Amaba a su abuelo italiano, nacido en Giarre, bajo el ardiente sol de Sicilia. Él, el de las dos banderas, le legaría su nombre: Rosario. Ella nunca lo olvidó.

- ¡Madonna santa! – refunfuñaba mientras recorría la quinta comiendo habas o dando maíz a las gallinas. - Sentía por él un amor entrañable.
Cuando fue a estudiar a La Plata conoció a mi padre. Era por el ’73, la época de “Cámpora al Gobierno, Perón al Poder”. Ella tenía 17 años y el 28. Mi papá la recuerda como si hubiera ocurrido ayer.

- La conocí en un seminario. De pronto habló… y me sorprendieron su voz tan potente y ella tan bella, atractiva, temblando. Llevaba el cabello rozándole la cintura y minifalda. Expresiva, parte de aquel mundo multicolor, que se descubría y renegaba de las hipocresías y los atavismos.
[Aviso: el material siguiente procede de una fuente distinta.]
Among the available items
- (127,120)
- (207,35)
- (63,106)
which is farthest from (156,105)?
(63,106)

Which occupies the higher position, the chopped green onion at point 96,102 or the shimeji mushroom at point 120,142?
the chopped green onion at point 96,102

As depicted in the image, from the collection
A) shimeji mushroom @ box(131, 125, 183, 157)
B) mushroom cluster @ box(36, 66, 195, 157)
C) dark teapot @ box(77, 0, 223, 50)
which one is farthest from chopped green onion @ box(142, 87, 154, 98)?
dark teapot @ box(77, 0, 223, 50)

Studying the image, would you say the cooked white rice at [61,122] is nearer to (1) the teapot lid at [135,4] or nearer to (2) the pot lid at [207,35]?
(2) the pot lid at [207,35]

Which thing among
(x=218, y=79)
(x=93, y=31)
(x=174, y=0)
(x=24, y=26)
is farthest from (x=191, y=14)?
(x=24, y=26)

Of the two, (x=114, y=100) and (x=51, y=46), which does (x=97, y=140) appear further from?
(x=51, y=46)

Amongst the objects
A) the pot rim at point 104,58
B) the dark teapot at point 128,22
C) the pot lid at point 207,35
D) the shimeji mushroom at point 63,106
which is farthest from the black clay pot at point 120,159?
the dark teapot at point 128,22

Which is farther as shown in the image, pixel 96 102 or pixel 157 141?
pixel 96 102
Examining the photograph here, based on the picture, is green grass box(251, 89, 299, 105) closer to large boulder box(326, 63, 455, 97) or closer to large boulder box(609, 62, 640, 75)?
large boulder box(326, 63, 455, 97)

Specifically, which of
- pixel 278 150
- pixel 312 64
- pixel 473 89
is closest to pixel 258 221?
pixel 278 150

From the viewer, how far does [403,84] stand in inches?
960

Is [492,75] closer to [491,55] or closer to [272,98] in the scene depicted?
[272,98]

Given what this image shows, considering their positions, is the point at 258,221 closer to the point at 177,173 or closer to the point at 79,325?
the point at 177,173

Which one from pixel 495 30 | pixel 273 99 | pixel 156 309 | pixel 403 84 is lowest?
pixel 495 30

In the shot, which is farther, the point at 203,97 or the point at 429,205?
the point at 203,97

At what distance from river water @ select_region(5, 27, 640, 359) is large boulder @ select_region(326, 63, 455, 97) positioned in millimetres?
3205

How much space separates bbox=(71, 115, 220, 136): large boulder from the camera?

En aquel momento mi papá era lo que se llamaba un intelectual marxista, un hombre estudioso, que ya había andado por el Chile de Salvador Allende y conocido los resplandores del Cordobazo.

Ella una joven militante apasionada por la misma causa. Inflexible, dura ante cualquier desvío pero divertida y jovial.

Mi padre admitía que su inteligencia y su indocilidad eran muy difíciles de contener. Sus hijos podemos dar fe de ese impulso inclaudicable, desbordante.

- Contestaba como un rayo, imparable, no se callaba nada… Le pedía que no se expusiera tanto... Pero su cerebro funcionaba tan rápido como nunca vi otro. No medía las consecuencias, ni los peligros... Así era… – recuerda mi papá.

- Nos salvamos “de milagro”… - reconocía ella maliciosamente, sonriendo.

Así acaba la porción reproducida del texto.